BÖLÜM 56

385 15 0
                                    

Öfkelenmek Körfez'in alışık olduğu bir duyguydu. Zaman zaman ona gelen ve çok az giden bir duygu... Bazen o duygudan ibaret olurdu Körfez. Gözü hiçbir şeyi görmezdi. Bir kasırgaya dönüşürdü. Kopardığı fırtına tarif edilemeyecek kadar büyük olurdu. Öfkesiyle yaşardı. Şimdi ilk defa kendisini başka birinde görüyor. Arşın ona ayna tutacak kadar öfkeli... İlk defa böyle görüyor Arşın'ı. İlk defa böyle öfkeli Arşın. Çünkü canı yandı. Körfez onun canını yaktı. Bu can yanmışlık öfke olup büyüdü gözlerinde. Körfez'e nefretini kusup Körfez'in bir şey demesini beklemeden çıkıp gitti odasından. Körfez'in de kalbi onunla beraber gitmişti sanki. Atmıyordu çünkü. Bir sızı tanesi gibiydi. Arşın gittikten sonra aynaya doğru yaklaştı ve aynaya elini vurarak adeta parçalamak istedi elini. Kan içinde kalmıştı parmakları. O sırada içeri Sarp girdi. Körfez'i o halde görünce hemen yanına koştu.

" Körfez!!! İyi misin? Ne yapıyorsun sen? "

Körfez yarasına odaklanmıyordu. Kan damlalarıyla coşan zemini bile farketmiyordu. Canının yandığını bile hissetmiyordu. Sarp hemen bir bez parçası yırttı gömleğinin kenarından. Körfez'in eline bastırdı. Onu hastaneye götürmek istedi. Körfez kabul etmedi.
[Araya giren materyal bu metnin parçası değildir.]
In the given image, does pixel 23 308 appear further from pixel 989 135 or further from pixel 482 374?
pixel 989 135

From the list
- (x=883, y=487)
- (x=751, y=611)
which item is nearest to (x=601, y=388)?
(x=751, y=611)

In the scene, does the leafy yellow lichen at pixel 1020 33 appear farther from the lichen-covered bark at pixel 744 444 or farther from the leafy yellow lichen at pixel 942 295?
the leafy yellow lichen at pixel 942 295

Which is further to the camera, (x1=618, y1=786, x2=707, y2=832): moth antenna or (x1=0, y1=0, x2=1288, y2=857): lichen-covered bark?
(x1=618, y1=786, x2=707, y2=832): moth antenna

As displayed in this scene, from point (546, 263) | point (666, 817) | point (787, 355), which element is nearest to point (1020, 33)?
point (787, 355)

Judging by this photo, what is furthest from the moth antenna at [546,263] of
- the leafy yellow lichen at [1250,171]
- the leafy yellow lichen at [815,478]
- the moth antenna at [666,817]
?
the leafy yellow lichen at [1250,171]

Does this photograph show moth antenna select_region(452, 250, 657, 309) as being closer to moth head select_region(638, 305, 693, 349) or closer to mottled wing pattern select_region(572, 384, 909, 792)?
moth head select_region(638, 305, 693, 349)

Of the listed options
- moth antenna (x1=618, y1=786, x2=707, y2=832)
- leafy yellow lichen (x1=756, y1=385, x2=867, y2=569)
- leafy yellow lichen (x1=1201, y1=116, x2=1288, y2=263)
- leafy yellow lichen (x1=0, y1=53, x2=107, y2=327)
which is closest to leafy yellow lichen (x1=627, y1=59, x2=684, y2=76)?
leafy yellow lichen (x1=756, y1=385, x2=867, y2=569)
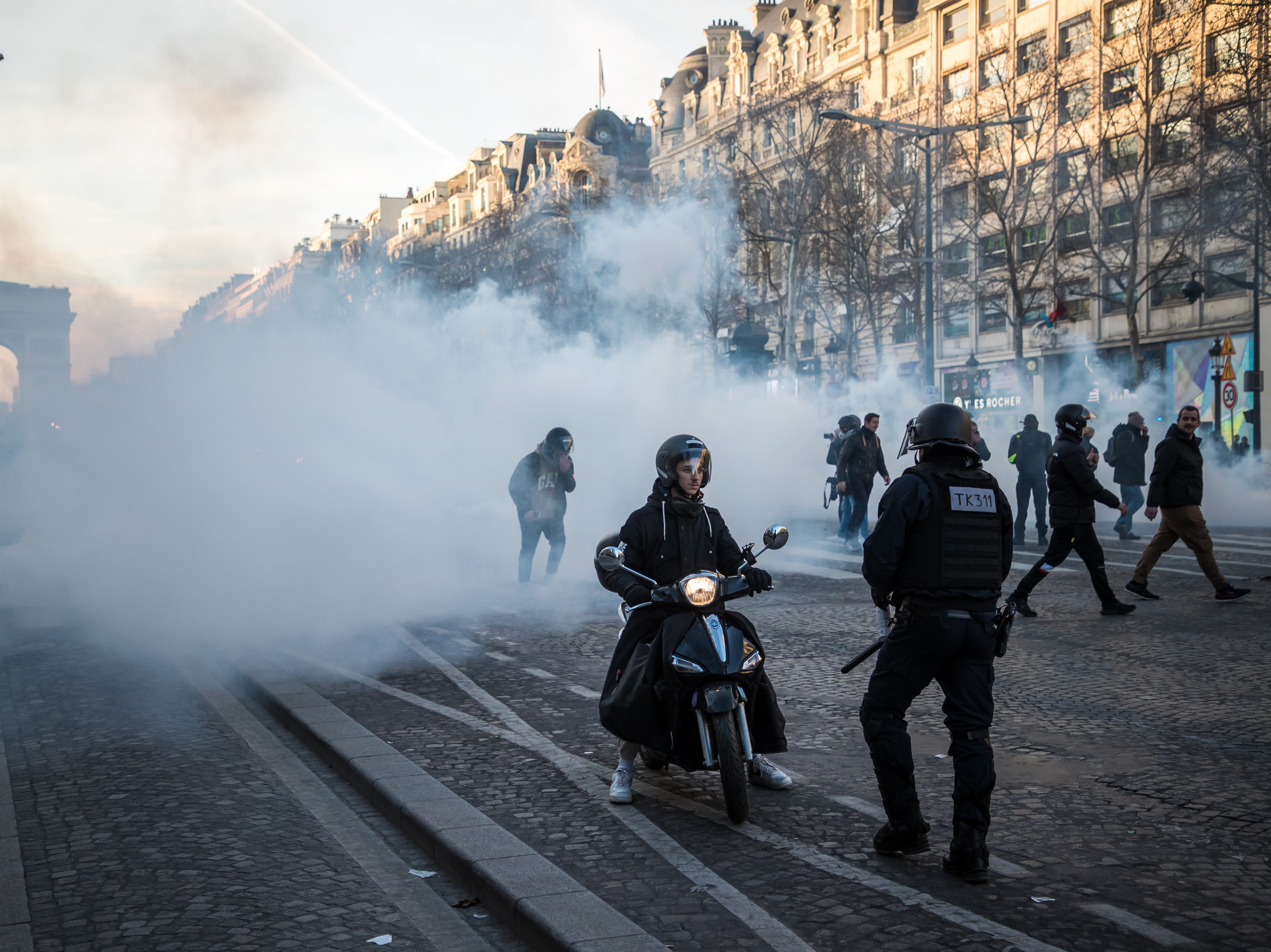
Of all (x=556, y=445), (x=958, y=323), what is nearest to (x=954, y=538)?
(x=556, y=445)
" Hemen hastaneye gidiyoruz, eline pansuman yaptırıyoruz. "

" Gerek yok!!! "

" Ne kadar derin kestin, bilmiyoruz. Gitmemiz lazım!!! "

" Canım acımıyor. "

" Ya şimdi benimle hastaneye gelirsin, ya da şu camdan aşağıya atarım kendimi. Bilirsin, yaparım. "

" Blöf yaptığını biliyorum ama seninle daha fazla tartışmayacağım Sarp. Gidelim!!! "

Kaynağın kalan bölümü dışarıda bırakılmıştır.